- Exercise goal
Answer the following from the abstract on Mycobacterium abscessus.
(a) Which two chronic lung diseases does it name?
(b) On which complement component was killing dependent?
(c) Which natural antibody did complement-mediated killing rely on for rough morphotypes?

- Excerpt

Divergent host humoral innate immune response to the smooth-to-rough adaptation of Mycobacterium abscessus in chronic infection

Emily A Wheeler  1 Patricia M Lenhart-Pendergrass  2 Noel M Rysavy  1 Katie R Poch  1 Silvia M Caceres  1 Kara M Calhoun  3 Karina A Serban  1   3 Jerry A Nick  1   3 Kenneth C Malcolm  1   3
Affiliations

Divergent host humoral innate immune response to the smooth-to-rough adaptation of Mycobacterium abscessus in chronic infection

Emily A Wheeler et al. Front Cell Infect Microbiol. .

Abstract

Mycobacterium abscessus is a nontuberculous mycobacterium emerging as a significant pathogen in individuals with chronic lung diseases, including cystic fibrosis and chronic obstructive pulmonary disease. Current therapeutics have poor efficacy. Strategies of bacterial control based on host defenses are appealing; however, antimycobacterial immunity remains poorly understood and is further complicated by the appearance of smooth and rough morphotypes, which elicit distinct host responses. We investigated the role of serum components in neutrophil-mediated clearance of M. abscessus morphotypes. M. abscessus opsonization with complement enhanced bacterial killing compared to complement-deficient opsonization. Killing of rough isolates was less reliant on complement. Complement C3 and mannose-binding lectin 2 (MBL2) were deposited on M. abscessus morphotypes in distinct patterns, with a greater association of MBL2 on rough M. abscessus. Killing was dependent on C3; however, depletion and competition experiments indicate that canonical complement activation pathways are not involved. Complement-mediated killing relied on natural IgG and IgM for smooth morphotypes and on IgG for rough morphotypes. Both morphotypes were recognized by complement receptor 3 in a carbohydrate- and calcium-dependent manner. These findings indicate a role for noncanonical C3 activation pathways for M. abscessus clearance by neutrophils and link smooth-to-rough adaptation to complement activation.

- Data for review
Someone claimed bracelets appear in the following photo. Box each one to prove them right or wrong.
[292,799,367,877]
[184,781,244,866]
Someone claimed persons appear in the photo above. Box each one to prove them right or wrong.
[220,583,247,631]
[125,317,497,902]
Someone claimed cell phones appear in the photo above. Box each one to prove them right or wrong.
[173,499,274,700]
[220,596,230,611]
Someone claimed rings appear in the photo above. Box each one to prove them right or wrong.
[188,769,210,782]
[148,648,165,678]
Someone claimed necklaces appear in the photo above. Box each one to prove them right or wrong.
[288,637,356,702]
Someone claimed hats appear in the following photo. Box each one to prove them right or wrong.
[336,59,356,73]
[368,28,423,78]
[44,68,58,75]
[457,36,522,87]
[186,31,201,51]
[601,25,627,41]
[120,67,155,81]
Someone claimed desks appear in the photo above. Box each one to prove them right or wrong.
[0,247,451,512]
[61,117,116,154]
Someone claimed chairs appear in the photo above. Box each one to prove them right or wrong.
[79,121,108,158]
...
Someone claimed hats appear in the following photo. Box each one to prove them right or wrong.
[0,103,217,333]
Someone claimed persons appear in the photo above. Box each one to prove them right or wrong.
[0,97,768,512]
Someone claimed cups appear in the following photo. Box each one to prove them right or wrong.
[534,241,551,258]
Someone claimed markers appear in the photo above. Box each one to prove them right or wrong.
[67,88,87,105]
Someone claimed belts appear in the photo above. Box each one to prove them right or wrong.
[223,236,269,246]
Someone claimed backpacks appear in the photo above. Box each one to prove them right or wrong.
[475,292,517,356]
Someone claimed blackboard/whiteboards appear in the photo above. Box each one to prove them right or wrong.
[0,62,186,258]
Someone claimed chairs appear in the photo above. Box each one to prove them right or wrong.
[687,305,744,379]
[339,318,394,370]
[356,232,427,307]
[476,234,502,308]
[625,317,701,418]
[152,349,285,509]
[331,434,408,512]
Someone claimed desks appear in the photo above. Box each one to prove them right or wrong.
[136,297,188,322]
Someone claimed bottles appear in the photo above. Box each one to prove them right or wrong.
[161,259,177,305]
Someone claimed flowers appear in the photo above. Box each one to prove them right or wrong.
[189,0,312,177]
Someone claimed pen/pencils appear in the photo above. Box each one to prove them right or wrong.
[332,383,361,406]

- Problem solution
(a) Cystic fibrosis and chronic obstructive pulmonary disease.
(b) C3.
(c) IgG.